Entendí el verdadero propósito de Le Zicheng: quería ser el primer humano en descubrir la civilización extraterrestre. Era una oportunidad histórica sin precedentes.
Asentí y me fui de su oficina, decidida a todo.
Tomé un destornillador pequeño e ingresé al espacio del módulo de procesamiento del sistema receptor, abrí el cajón principal y deslicé suavemente la tuerca del cable de tierra más bajo. A menudo inspeccionaba el equipo, por lo que nadie notó lo que había hecho. El resistencia del cable de tierra subió repentinamente de 0.6 ohmios a 5 ohmios, y el sistema receptor comenzó a interferirse.
El técnico de turno inmediatamente supo que era un problema con el cable de tierra. Había sucedido varias veces antes, pero no pensó en la parte superior del cable. Las rocas formaban una capa de arcilla muy conductora sobre el peñón de radar, y este material impedía que el cable de tierra lograra una resistencia adecuada. Hasta hundirlo profundamente tampoco funcionaba porque el ácido de la arcilla corroía los cables a largo plazo. Finalmente, se tuvo que tirar del cable de tierra desde lo alto del peñón y dejarlo colgar hasta un lugar sin capa de arcilla, para luego enterrar la ancladura en esa posición. Esto aún no era suficiente, ya que la resistencia a menudo superaba los límites permitidos.
El problema estaba en el cable de tierra sobre el peñón, y los técnicos tenían que usar cuerdas para arreglarlo. El técnico informó a su equipo externo y un soldado bajó por una cuerda. Trabajó durante más de media hora antes de subir con sudor frío, diciendo no haber encontrado el problema. La recepción se vería afectada y tuvieron que informar al comandante de la base.
Yo esperaba cerca del peñón, a donde el soldado había atado su cuerda. Tal como lo había previsto, Le Zicheng bajó con él.
Le Zicheng era un oficial político muy dedicado, cumpliendo fielmente las expectativas de esa época, siempre presente entre la gente y al frente del trabajo. Quizás para hacer una demostración pública, pero hizo su trabajo de manera excepcional. En trabajos arriesgados e importantes en la base, Le Zicheng nunca faltaba. Era precisamente este tipo de trabajo peligroso que más le gustaba: reparar el cable de tierra, siempre un trabajo difícil y peligroso.
El técnico ató su cinturón de seguridad y bajó por la cuerda sin importarle mi presencia. Yo fingí que le llevaba al soldado a otra tarea, quedándome solo en la cima del peñón. Entonces saqué un paquete de tijeras cortas de mi bolsillo, una serie de tres piezas dobladas.

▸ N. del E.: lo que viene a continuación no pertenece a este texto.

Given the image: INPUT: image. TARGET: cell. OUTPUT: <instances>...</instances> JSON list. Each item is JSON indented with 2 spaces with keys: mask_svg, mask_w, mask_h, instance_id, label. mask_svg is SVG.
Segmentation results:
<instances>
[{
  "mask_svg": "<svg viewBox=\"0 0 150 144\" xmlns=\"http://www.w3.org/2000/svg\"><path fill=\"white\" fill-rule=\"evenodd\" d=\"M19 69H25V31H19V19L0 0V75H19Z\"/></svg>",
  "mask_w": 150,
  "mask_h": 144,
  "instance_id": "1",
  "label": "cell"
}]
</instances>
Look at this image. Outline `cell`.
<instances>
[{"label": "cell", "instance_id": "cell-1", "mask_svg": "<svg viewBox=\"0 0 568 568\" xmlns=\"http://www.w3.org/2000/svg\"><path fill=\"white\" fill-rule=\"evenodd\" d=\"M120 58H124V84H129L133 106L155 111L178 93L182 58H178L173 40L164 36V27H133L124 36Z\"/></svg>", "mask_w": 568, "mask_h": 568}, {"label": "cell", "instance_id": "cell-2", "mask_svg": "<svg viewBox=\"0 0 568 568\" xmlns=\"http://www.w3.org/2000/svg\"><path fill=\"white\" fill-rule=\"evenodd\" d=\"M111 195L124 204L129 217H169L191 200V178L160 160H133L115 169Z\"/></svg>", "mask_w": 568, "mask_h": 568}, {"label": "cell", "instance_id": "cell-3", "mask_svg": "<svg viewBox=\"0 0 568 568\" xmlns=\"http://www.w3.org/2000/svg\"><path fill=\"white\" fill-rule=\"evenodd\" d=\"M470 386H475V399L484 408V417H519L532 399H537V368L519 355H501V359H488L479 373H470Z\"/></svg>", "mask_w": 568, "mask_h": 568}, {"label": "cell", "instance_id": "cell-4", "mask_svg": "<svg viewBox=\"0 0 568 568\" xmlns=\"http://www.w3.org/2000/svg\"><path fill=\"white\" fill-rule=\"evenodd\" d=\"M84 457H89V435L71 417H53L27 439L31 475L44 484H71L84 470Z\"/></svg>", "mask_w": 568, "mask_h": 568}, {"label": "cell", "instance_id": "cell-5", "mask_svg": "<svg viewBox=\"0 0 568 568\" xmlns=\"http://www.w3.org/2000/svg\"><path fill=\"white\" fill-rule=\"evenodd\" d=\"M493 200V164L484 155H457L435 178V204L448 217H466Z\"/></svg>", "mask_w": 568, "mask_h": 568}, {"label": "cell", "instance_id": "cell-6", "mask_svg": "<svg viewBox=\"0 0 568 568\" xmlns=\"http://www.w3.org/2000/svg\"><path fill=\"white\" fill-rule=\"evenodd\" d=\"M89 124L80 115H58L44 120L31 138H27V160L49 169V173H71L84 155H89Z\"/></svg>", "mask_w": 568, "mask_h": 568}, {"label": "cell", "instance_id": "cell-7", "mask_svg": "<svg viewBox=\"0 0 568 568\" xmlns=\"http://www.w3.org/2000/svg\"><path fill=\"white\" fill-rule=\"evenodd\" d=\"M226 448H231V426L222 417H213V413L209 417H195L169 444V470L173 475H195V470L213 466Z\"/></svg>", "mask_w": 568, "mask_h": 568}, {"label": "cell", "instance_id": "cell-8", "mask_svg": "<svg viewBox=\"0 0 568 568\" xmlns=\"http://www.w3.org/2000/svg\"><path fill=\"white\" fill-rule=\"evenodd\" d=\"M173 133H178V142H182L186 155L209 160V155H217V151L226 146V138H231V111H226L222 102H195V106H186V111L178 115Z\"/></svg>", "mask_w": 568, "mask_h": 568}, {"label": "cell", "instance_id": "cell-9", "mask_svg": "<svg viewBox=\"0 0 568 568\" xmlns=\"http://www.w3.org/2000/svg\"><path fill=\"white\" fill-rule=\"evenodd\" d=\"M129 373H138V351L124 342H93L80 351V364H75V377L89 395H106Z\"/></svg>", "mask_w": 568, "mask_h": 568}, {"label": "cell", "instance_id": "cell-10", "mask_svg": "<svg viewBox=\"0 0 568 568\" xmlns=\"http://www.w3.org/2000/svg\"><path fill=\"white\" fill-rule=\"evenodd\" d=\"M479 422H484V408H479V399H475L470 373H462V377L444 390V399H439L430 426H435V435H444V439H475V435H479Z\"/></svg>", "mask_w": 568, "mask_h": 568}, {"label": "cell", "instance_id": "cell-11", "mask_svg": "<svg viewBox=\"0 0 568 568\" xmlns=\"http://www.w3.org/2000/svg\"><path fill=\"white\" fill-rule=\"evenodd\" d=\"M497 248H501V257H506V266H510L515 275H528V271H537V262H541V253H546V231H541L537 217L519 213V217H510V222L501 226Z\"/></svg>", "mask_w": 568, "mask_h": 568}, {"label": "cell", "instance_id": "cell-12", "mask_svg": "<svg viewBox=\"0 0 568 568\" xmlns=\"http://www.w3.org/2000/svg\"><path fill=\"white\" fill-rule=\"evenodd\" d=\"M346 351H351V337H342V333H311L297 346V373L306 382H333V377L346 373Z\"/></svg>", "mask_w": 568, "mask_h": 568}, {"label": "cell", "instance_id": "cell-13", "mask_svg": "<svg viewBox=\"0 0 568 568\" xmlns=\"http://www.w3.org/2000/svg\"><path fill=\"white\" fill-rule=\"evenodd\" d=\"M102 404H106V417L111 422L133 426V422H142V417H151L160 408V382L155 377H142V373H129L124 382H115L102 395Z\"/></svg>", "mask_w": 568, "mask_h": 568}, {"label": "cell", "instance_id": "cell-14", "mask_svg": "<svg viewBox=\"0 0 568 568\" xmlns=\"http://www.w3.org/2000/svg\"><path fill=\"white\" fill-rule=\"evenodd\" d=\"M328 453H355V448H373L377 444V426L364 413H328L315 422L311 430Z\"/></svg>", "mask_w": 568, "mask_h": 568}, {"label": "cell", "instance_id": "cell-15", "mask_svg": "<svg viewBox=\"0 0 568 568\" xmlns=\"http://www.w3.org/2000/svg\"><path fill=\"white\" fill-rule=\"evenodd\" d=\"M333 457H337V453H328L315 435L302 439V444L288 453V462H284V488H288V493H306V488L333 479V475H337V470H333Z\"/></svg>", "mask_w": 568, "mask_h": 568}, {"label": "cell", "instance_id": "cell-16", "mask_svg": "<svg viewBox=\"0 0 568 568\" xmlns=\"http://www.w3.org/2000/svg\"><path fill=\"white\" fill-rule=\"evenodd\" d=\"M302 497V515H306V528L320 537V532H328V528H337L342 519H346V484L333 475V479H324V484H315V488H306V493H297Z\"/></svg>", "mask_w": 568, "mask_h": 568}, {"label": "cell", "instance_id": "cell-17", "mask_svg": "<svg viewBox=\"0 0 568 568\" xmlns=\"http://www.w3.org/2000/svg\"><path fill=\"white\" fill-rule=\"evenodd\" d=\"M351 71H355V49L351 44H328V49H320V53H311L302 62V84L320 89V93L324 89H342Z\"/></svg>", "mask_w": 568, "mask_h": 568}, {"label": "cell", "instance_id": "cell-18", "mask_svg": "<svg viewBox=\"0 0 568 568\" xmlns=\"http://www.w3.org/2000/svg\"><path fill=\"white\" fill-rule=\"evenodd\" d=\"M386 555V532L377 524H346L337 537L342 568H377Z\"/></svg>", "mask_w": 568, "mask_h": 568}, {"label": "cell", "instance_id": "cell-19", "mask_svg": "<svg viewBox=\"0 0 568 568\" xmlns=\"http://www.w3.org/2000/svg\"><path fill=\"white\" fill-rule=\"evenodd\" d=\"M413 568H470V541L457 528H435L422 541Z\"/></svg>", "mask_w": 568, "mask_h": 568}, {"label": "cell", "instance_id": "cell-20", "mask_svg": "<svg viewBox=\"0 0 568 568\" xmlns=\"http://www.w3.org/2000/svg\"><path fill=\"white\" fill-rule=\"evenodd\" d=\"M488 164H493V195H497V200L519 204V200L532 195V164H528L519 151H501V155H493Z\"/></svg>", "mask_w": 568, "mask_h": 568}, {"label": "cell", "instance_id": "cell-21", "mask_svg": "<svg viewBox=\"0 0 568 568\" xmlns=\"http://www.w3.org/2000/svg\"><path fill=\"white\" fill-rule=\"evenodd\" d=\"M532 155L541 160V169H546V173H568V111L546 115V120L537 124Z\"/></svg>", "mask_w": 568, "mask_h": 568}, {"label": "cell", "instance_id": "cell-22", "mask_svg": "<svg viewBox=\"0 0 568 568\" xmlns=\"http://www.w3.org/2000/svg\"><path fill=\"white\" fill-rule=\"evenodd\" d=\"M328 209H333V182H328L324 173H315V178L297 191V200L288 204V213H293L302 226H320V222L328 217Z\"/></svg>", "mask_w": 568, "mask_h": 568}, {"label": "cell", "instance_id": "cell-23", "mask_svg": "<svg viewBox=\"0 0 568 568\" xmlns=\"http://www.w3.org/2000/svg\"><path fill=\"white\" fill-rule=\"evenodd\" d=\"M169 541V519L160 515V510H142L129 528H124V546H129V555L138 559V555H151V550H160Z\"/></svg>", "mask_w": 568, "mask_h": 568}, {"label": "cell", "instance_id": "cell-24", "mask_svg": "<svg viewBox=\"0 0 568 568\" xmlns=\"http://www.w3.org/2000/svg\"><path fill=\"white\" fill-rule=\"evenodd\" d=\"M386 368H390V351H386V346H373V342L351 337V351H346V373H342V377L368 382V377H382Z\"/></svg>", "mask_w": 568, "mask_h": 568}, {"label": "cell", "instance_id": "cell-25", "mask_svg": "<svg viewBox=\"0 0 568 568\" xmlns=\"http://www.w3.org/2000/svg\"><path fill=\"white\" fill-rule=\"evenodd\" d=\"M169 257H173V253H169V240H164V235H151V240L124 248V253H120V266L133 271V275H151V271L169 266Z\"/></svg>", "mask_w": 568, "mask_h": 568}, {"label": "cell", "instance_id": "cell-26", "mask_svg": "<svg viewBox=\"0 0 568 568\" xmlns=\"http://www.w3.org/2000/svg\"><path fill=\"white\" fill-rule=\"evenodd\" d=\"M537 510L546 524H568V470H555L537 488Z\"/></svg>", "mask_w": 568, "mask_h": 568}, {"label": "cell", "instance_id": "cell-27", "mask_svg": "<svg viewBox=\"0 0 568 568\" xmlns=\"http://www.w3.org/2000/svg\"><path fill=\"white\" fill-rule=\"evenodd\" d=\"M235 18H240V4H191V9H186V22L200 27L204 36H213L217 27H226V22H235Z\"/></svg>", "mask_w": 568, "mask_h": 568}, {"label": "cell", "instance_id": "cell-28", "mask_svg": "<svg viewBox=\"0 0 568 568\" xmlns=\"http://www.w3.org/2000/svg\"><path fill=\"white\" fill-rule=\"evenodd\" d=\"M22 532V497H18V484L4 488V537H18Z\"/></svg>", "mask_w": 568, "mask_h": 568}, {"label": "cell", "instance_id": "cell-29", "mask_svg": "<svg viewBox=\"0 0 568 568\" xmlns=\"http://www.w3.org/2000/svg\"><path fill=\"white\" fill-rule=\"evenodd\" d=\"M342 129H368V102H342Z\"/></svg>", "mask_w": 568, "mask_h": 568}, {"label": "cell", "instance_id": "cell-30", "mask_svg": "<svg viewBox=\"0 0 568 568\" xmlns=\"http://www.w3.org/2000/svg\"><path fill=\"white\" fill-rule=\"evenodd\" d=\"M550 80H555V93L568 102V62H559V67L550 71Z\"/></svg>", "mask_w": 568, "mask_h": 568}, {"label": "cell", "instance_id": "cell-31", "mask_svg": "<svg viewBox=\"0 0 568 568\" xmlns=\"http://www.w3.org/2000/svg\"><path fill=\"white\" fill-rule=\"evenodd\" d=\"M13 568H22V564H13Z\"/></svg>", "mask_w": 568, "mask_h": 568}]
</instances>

Justo en ese momento llegaba Yang Weining.
Después de explicar el problema, miró hacia abajo y dijo que si iban a inspeccionar la ancladura del cable, necesitarían un excavador. Le Zicheng estaba trabajando solo por debajo demasiado arduamente. Dijo que iría con él. Al escuchar eso, se cortó la cuerda.
El interrogador: Una pregunta final, pero no se registrará tu respuesta. ¿Cómo te sentías en ese momento?
Ye Wenzhi: Fue un acto frío y sin emociones. Encontré una causa a la que dedicar mi vida, y el precio, sea mío o ajeno, ya no importa. Sólo sabía que toda la humanidad tendría que hacer un sacrificio sin precedentes por esta causa, lo cual solo era el comienzo.
El interrogador: Bien, continúa.
Ye Wenzhi: Escuché varios gritos breves, seguidos del ruido de cuerpos al caer sobre las rocas. Esperé un momento y vi que la pequeña río que brotaba del peñón se había vuelto roja... Eso es todo lo que puedo decir sobre este incidente.
El interrogador: De acuerdo, esto se registra. Por favor, revisa cuidadosamente y firma aquí si estás de acuerdo.